++++ EXTRACTED ENTRIES ++++

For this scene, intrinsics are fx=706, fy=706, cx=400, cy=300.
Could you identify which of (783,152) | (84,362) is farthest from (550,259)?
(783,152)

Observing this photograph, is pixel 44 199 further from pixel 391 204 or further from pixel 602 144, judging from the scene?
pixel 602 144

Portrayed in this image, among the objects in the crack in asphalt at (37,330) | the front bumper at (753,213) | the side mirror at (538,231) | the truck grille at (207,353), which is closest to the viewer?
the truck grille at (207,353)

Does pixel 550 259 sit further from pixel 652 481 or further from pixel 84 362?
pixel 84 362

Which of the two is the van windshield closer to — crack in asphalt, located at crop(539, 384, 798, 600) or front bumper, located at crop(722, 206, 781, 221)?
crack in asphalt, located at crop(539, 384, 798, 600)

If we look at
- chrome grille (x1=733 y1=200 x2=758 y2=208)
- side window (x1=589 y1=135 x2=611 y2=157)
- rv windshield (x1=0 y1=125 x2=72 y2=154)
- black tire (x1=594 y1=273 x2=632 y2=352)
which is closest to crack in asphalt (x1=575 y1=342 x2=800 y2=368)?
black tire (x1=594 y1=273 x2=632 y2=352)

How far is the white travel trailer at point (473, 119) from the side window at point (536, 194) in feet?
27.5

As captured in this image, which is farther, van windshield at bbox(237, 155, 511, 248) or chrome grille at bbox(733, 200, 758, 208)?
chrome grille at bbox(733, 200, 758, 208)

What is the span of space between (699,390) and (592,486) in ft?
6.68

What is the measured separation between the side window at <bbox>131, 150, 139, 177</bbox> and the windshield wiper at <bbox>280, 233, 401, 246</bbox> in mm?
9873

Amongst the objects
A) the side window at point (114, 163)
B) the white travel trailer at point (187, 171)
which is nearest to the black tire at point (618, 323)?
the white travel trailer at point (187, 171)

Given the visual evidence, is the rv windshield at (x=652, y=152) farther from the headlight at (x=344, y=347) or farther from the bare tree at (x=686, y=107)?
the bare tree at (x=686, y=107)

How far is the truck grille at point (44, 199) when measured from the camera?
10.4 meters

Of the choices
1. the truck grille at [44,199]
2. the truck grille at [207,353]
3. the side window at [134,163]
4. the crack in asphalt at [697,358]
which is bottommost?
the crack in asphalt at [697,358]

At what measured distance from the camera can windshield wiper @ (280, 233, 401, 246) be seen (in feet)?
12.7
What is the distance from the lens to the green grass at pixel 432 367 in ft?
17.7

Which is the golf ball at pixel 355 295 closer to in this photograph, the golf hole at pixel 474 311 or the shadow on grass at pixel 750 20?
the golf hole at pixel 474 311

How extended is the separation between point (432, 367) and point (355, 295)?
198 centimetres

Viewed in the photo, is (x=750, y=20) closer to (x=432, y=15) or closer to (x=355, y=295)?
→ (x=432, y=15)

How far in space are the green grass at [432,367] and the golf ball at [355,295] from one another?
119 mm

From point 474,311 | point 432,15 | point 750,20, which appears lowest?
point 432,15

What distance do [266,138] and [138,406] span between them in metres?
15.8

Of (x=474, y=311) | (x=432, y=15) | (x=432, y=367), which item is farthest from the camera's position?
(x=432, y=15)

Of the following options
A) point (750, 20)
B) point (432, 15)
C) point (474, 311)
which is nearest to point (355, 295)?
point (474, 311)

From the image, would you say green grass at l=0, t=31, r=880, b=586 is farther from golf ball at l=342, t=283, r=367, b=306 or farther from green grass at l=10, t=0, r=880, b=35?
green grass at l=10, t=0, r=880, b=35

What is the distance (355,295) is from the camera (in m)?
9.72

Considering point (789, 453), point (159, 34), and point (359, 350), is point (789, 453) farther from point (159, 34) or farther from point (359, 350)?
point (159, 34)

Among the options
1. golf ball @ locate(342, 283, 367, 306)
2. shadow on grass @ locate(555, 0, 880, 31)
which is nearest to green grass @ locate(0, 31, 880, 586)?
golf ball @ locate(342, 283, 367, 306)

++++

→ WORK TO DO
Copy out every line of the entries above word for word, from the first to the last.

→ THE COMPLETED TASK
For this scene, intrinsics are fx=706, fy=706, cx=400, cy=300.
Could you identify which of (783,152) | (84,362) is farthest from (550,259)?
(783,152)

Observing this photograph, is pixel 44 199 further from pixel 391 204 or further from pixel 602 144, judging from the scene?
pixel 602 144

Portrayed in this image, among the objects in the crack in asphalt at (37,330) | the front bumper at (753,213) | the side mirror at (538,231) | the truck grille at (207,353), which is closest to the viewer?
the truck grille at (207,353)

Does pixel 550 259 sit further from pixel 652 481 or further from pixel 84 362?
pixel 84 362

Which of the two is the van windshield closer to — crack in asphalt, located at crop(539, 384, 798, 600) or front bumper, located at crop(722, 206, 781, 221)?
crack in asphalt, located at crop(539, 384, 798, 600)

If we look at
- chrome grille (x1=733 y1=200 x2=758 y2=208)
- side window (x1=589 y1=135 x2=611 y2=157)
- rv windshield (x1=0 y1=125 x2=72 y2=154)
- black tire (x1=594 y1=273 x2=632 y2=352)
which is closest to crack in asphalt (x1=575 y1=342 x2=800 y2=368)?
black tire (x1=594 y1=273 x2=632 y2=352)

How far is the white travel trailer at point (473, 119) from the side window at point (536, 194) in feet?
27.5

As captured in this image, which is farther, van windshield at bbox(237, 155, 511, 248) or chrome grille at bbox(733, 200, 758, 208)?
chrome grille at bbox(733, 200, 758, 208)

What is the span of space between (699,390) and (592,486) in ft?
6.68

What is the measured separation between the side window at <bbox>131, 150, 139, 177</bbox> and the windshield wiper at <bbox>280, 233, 401, 246</bbox> in mm?
9873

Amongst the objects
A) the side window at point (114, 163)
B) the white travel trailer at point (187, 171)
which is nearest to the black tire at point (618, 323)?
the white travel trailer at point (187, 171)

Given the visual evidence, is the rv windshield at (x=652, y=152) farther from the headlight at (x=344, y=347) or farther from the bare tree at (x=686, y=107)?
the bare tree at (x=686, y=107)

How far is the truck grille at point (44, 199) when measured from the camera?
10.4 meters

Of the choices
1. the truck grille at [44,199]
2. the truck grille at [207,353]
3. the side window at [134,163]
4. the crack in asphalt at [697,358]
which is bottommost?
the crack in asphalt at [697,358]

At what measured distance from the camera can windshield wiper @ (280, 233, 401, 246) be seen (in feet)?
12.7
What is the distance from the lens to the green grass at pixel 432 367 in ft?
17.7

Which is the golf ball at pixel 355 295 closer to in this photograph, the golf hole at pixel 474 311 or the shadow on grass at pixel 750 20?
the golf hole at pixel 474 311

How extended is the separation between point (432, 367) and point (355, 295)?
198 centimetres

Viewed in the photo, is (x=750, y=20) closer to (x=432, y=15) or closer to (x=355, y=295)?
→ (x=432, y=15)

How far in space are the green grass at [432,367] and the golf ball at [355,295] from one another?
119 mm

From point 474,311 | point 432,15 | point 750,20, which appears lowest?
point 432,15

What distance do [266,138] and [138,406] span between them in metres?
15.8

Of (x=474, y=311) | (x=432, y=15) | (x=432, y=367), which item is farthest from the camera's position?
(x=432, y=15)

Of the following options
A) point (750, 20)
B) point (432, 15)
C) point (474, 311)
which is nearest to point (355, 295)?
point (474, 311)

From the image, would you say green grass at l=0, t=31, r=880, b=586 is farther from golf ball at l=342, t=283, r=367, b=306 or farther from green grass at l=10, t=0, r=880, b=35?
green grass at l=10, t=0, r=880, b=35

What is the distance (355,295) is from the camera (in m)?
9.72

Considering point (789, 453), point (159, 34), and point (359, 350), is point (789, 453) farther from point (159, 34) or farther from point (359, 350)?
point (159, 34)

Among the options
1. golf ball @ locate(342, 283, 367, 306)
2. shadow on grass @ locate(555, 0, 880, 31)
which is nearest to green grass @ locate(0, 31, 880, 586)?
golf ball @ locate(342, 283, 367, 306)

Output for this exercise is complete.